Background

Oral health is an increasingly important component of overall health, particularly for middle-aged and older adults. However, people of all ages suffer from a variety of oral health problems, including tooth loss, dental caries, periodontal disease, and temporomandibular disorders (TMD) [1]. Dental caries is the most prevalent oral disease, affecting 44% of the world's population [2]. According to the 2017 Global Disease Burden Study, oral diseases affected 3.5 billion people worldwide in 2016 [3].

Oral diseases also share risk factors with some noncommunicable diseases including cardiovascular disease, cancer, chronic respiratory disease, and diabetes such as a poor, sugary diet and tobacco and alcohol use [4].

Moreover, oral health problems are not always isolated from the rest of the body. On the contrary, they can have a direct impact on quality of life. Oral Health Related Quality of Life (OHRQoL) is a multidimensional construct that can include both professional measurement and subjective assessment of individual's oral health [5, 6].

Depression is one of the leading causes of disability [7] and the most common mental disorder, affecting approximately 300 million people worldwide [8]. One reason for the increased incidence of depression may be the aging population. It is expected that by 2030, one in six people will be 60 years or older [9].

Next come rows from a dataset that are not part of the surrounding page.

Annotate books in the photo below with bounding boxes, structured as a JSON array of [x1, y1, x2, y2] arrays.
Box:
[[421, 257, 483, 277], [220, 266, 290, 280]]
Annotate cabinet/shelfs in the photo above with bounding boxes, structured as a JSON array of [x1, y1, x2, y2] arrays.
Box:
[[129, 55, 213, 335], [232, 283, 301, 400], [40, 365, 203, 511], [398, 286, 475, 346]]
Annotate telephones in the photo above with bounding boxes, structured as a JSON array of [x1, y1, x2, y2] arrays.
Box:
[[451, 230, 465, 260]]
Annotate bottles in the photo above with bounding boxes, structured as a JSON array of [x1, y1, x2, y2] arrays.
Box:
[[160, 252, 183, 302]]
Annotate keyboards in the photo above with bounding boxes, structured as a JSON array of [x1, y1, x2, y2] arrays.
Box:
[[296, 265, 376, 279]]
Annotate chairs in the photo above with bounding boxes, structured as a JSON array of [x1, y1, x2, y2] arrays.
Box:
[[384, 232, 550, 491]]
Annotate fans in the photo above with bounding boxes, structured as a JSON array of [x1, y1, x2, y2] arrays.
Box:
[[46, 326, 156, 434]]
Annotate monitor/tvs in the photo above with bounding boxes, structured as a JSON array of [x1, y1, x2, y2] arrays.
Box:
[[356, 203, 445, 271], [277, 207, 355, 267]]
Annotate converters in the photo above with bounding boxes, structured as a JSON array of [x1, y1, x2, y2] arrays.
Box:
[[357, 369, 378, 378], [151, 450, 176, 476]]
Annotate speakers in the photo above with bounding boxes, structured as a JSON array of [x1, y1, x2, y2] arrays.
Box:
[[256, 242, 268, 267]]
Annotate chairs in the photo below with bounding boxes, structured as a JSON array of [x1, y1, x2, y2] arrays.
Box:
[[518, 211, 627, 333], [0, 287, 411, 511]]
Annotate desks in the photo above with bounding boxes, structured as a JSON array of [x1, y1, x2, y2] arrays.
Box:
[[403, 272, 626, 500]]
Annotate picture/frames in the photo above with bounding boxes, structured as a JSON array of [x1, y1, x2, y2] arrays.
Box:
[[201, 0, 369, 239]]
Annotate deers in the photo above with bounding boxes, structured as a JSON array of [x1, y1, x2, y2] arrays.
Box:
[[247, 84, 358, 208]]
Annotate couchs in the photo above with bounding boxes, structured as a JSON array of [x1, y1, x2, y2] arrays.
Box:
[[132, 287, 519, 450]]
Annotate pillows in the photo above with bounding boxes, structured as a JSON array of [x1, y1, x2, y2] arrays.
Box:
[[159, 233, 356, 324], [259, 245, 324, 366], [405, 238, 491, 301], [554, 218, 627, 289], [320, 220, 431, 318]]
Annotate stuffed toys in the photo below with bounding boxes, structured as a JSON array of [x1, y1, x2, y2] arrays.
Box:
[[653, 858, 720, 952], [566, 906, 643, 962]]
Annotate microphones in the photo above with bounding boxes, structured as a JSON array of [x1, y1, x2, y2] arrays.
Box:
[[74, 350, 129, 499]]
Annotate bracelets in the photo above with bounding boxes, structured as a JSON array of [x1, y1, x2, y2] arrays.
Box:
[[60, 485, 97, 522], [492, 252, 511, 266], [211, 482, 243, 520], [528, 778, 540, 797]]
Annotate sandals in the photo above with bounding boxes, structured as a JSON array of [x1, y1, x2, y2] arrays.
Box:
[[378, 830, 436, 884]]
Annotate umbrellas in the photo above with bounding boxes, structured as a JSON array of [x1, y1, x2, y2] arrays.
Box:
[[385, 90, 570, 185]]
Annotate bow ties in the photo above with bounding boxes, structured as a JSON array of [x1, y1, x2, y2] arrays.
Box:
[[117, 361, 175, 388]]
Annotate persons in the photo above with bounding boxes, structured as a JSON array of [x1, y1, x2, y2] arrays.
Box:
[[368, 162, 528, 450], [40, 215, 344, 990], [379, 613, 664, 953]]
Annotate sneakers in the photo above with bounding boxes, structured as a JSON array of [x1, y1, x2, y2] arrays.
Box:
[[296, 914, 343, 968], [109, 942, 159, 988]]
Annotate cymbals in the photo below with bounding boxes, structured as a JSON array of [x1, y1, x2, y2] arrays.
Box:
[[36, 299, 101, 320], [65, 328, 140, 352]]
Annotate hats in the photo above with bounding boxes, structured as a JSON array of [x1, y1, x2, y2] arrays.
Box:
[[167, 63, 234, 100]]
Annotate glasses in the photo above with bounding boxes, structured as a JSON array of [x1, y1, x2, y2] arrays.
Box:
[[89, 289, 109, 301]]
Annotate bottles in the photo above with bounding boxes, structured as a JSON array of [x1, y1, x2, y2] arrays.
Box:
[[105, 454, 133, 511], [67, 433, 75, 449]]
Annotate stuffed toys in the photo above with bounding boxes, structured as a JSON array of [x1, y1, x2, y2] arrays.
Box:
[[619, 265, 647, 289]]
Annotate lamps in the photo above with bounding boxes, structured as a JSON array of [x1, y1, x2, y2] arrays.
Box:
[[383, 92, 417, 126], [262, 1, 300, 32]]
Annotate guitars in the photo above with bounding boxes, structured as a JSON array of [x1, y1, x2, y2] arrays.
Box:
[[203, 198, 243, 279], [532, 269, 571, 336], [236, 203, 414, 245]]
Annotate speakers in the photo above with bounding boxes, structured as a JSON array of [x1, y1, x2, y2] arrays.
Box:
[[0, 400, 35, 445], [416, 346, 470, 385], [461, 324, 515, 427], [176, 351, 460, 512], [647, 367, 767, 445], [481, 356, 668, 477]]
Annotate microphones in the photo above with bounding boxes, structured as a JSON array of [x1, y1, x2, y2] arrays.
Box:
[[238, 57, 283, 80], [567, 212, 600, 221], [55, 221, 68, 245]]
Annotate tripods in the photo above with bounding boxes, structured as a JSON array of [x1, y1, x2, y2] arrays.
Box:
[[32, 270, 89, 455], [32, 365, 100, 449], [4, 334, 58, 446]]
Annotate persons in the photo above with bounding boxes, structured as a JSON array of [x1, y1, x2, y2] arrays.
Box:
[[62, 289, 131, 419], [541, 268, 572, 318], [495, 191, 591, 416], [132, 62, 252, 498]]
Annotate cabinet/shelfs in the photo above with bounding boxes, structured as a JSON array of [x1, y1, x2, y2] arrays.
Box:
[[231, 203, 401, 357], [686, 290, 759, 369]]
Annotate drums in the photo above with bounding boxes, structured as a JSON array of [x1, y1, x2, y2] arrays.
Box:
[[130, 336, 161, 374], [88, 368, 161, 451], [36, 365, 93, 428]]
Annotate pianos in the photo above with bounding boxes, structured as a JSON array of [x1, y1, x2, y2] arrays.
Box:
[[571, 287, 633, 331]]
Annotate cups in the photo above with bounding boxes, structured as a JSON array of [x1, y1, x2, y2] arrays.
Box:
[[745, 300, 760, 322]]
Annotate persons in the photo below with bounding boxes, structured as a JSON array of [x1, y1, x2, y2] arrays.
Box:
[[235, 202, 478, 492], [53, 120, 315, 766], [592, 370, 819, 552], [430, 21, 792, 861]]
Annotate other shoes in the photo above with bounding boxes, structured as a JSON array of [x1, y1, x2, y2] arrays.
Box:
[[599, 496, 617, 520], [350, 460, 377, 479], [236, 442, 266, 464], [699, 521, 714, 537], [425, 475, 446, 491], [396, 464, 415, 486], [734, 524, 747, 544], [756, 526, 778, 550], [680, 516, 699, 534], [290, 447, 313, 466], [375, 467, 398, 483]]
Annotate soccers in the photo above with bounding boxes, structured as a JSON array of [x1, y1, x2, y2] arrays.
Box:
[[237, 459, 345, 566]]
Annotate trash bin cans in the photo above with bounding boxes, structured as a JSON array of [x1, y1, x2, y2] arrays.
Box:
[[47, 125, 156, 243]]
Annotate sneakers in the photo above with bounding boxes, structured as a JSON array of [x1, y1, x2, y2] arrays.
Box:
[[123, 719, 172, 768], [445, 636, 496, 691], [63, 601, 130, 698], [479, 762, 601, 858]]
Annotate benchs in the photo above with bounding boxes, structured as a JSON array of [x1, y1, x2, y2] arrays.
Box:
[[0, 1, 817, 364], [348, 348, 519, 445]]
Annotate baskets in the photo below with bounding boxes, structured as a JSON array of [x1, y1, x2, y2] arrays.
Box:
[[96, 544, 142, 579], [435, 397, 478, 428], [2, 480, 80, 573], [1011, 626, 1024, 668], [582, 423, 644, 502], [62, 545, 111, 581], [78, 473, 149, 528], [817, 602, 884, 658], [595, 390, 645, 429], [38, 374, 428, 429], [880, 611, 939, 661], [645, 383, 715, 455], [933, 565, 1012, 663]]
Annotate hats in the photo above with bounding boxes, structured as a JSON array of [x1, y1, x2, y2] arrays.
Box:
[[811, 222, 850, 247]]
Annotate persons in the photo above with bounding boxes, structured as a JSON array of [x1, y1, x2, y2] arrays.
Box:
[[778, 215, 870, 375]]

Previous studies have found an association between OHRQoL and depression [10, 11]. Antidepressants can cause dry mouth and subsequent trouble swallowing, or bruxism [12]. Psychological reasons for poor oral health include lack of self-interest and self-care, which are common in people with depressive symptoms. This leads to the neglect of the dental hygiene, such as poor toothbrushing technique. Careless toothbrushing can lead to gum recession and exposed cervical, which in turn can lead to root caries [13].

On the other hand, an increasing number of lost and decayed teeth leads to problems with daily activities such as speaking and chewing. These limitations may lead to lower self-esteem, resulting in social distancing and poorer mental health [14].

Recent studies have found cross-sectional associations between oral health status and the occurrence of depressive symptoms [15, 16]. There is also evidence of increased risk of poor oral health in people with depression [11].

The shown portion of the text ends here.